This is a link to Marvista Vet: TECA (no icky pics and very straightforward.)
From Michigan Vet Specialists: TECABO (has a cat scan pic that sort of looks like Jake's)
For those of you who like watching surgical procedures: Total Ear Ablation
And here it is in great gory detail from Ohio State University Vet School: Ear Ablation Procedure
Ever since I adopted Jake, he's had ear infections. I've had him 2.5 years and in that entire time, his ears have only been clean and uninfected for 4-5 months, usually in the dead of winter. I've been treating him with a variety of antibiotics and ear drops. This involves chasing Jake around the house as he's not a big fan of ear drops. His ears hurt and I have to stick a syringe or dropper in them and then massage them to make sure the stuff doesn't come right back out. Giving him pills is another challenge
After the last cytology came back from the vet in St. Louis, she recommended that I consult with a specialist after bacteria came back drug resistent to everything available. Initially, I took him to the vet school at Iowa State University because they had a heart trial starting, and Jake looked like a possible candidate. (Oh yea, Jake developed a heart murmur in May.) The dermatologist concocoted some frozen meds for Jake's ears and it really helped. Because of the distance and other factors, for the recheck, I took Jake to see the dermatologist at University of Illinois - Urbana-Champaign. The bacteria was gone, but now he had yeast. He had yeast all over too. Less then three weeks off the antibiotics, green puss (mucus) started coming out of his ears. This has been the story throughout. Once one infection is eliminated, another develops to take it's place.
On 9/22/09, Jake had a recheck at UI. The vet was able to see into Jake's ear (this is an improvement) and saw a mass. Jake then had a CT scan and video otoscopy. The CT scan showed that both of his ears have calcification in them (this is bad BTW). His right ear drum has thickened, develop some balloon like structure and flopped over. The left ear has a largish mass. The vet tried to get a sample, but it was so hard she couldn't get any stuff off really. She suspects the left ear has a ceruminous gland adenocarcinoma, a tumor of the secretory glands of the ear.

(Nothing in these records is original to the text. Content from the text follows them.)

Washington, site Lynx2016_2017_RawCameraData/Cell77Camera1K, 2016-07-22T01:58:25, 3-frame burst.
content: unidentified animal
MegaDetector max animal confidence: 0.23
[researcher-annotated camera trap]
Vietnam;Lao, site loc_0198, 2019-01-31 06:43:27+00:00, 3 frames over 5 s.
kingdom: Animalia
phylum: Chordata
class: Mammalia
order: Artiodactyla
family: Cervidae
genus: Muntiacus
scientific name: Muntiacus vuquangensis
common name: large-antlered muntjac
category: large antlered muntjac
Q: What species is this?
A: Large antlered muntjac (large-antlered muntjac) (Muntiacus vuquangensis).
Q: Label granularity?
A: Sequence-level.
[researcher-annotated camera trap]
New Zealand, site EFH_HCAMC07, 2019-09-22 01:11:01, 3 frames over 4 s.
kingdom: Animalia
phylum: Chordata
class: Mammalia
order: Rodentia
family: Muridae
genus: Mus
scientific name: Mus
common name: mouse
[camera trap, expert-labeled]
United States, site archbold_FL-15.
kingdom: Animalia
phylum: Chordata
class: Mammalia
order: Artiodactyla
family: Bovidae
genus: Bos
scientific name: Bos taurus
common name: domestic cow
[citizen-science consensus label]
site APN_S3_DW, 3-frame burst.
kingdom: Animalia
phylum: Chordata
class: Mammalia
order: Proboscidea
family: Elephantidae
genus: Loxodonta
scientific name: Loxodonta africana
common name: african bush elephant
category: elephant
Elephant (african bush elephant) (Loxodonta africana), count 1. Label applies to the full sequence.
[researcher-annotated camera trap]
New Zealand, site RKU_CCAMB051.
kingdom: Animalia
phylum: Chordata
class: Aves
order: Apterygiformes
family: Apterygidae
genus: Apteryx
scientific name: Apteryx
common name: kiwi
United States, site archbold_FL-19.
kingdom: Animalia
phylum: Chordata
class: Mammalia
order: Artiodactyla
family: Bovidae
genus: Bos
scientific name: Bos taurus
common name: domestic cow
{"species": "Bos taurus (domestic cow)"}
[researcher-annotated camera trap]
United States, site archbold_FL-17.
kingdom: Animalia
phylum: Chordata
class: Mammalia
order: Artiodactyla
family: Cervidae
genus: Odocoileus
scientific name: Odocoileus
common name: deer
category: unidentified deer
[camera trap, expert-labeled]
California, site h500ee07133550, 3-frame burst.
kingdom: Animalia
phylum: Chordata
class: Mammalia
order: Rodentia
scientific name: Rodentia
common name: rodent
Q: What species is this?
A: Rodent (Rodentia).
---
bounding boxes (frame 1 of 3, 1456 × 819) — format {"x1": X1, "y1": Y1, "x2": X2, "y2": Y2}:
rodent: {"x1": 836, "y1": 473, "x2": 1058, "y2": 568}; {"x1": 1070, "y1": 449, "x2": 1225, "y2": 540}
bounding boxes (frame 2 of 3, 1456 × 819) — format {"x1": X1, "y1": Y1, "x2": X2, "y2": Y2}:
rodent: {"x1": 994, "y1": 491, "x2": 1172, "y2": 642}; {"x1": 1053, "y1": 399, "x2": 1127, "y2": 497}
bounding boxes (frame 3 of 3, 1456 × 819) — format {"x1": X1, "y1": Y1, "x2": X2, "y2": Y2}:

If it is cancer, Jake has a good prognosis because this cancer has a low metastatic rate and will most likely not spread. Regardless, the treatment recommended is a total ear ablation, removing the inside of his left ear. He gets to keep the flap though :).
Jake is a basset hound I adopted from Basset and Beagle Rescue of the Heartland in April 2007. He's approximately 9-10 years old. Jake likes long walks in the park, car rides and cookies. He does know how to shake paws. He also likes pets.